## [Objective 1]
Update the rows from the line with "How far is (321,220)" to the line with "Is the drooping" by replacing "millimetres" with "mm", keeping everything else the same. Return only those lines.

An index is an additional structure derived from the primary data. Any kind of index usually slows down writes, since the index has to be updated every time data is written.
Well-chosen indexes speed up read queries, but every index slows down writes.
Hash Index #
These are indexes for key-value data. For a data storage that consists of only appending to a file, a simple indexing strategy is to keep an in-memory hash map where the value for every key is a byte offset which is where the key is located. The value for the key is then read.
Bitcask (the default storage engine in Riak - Riak is a distributed datastore similar to Cassandra) uses the approach above. The only requirement is that all the keys fit in the available RAM as the hash map is kept completely in memory. The values don't have to fit in memory since they can be loaded from disk with a simple disk seek. Something like Bitcask is suitable for situations where the value for a key is updated frequently.
The obvious challenge in appending to a file is that the file can grow too large and then we run out of disk space. A solution to this is to break the log into segments of a certain size. A segment file is closed when it reaches that size, and subsequent writes are made to a new segment.
We can then perform compaction on these segments. Compaction means keeping the most recent update for each key and throwing away duplicate keys. Compaction often makes segments smaller (relies on the assumption that a key is overwritten several times on average within one segment), and so we can merge several segments together at the same time as performing the compaction.
Basically, we compact and merge segment files together. The merged segment is written to a new file. This can happen as a background process, so the old segment files can still serve read and write requests, until the merging process is complete.
Each segment will have its own in-memory hash table. To find a value for a key, we'll check the most recent segment. If it's not there, we'll check the second-most-recent segment, and so on.
There are certain practical issues that must be considered in a real life implementation of this hash index in a log structure. Some of them are:
- File Format: As opposed to using a CSV format, it's faster and simpler to use a binary format that first encodes the length of a string in bytes, followed by the raw string.
- Deleting Records: To delete a key and its value, it's not practical to search for all the occurrences of that key in the segments. What happens is that a special deletion record is appended to the data file (sometimes called a tombstone). When log segments are merged, the tombstone tells the merging process to discard any previous values for the deleted key.

## [Objective 2]
From the text on indexes, extract word for word the passage from "Bitcask (the default" to "is updated frequently.".

[Records from a data collection]
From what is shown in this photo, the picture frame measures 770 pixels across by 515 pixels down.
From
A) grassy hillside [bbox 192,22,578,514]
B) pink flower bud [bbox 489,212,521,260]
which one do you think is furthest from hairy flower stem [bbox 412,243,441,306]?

* * *

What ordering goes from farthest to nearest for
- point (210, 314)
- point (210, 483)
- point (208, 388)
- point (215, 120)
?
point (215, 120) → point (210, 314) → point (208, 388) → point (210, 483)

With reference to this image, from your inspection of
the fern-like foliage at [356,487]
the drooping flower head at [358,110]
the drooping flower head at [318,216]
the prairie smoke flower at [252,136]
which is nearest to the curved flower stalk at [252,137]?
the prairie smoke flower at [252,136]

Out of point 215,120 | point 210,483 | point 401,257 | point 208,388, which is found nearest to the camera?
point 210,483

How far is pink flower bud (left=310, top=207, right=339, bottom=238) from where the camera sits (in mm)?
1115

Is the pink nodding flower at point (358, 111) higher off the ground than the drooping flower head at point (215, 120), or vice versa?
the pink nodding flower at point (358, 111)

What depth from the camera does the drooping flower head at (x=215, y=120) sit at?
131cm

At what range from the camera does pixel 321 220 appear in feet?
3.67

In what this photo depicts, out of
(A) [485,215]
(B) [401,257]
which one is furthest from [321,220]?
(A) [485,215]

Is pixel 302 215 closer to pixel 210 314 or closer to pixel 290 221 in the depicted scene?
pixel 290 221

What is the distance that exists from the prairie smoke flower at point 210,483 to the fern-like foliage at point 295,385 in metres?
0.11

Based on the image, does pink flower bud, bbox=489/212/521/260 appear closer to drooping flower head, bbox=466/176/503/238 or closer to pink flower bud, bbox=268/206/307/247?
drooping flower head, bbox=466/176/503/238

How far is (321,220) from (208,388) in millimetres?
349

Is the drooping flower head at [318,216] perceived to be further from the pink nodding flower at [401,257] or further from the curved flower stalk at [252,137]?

==

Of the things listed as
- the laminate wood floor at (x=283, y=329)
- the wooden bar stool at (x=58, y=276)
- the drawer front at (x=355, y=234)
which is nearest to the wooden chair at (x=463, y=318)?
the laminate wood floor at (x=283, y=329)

## [Complete answer 1]
How far is (321,220) from (208,388) in mm?
349

Is the drooping flower head at [318,216] perceived to be further from the pink nodding flower at [401,257] or further from the curved flower stalk at [252,137]?

## [Complete answer 2]
Bitcask (the default storage engine in Riak - Riak is a distributed datastore similar to Cassandra) uses the approach above. The only requirement is that all the keys fit in the available RAM as the hash map is kept completely in memory. The values don't have to fit in memory since they can be loaded from disk with a simple disk seek. Something like Bitcask is suitable for situations where the value for a key is updated frequently.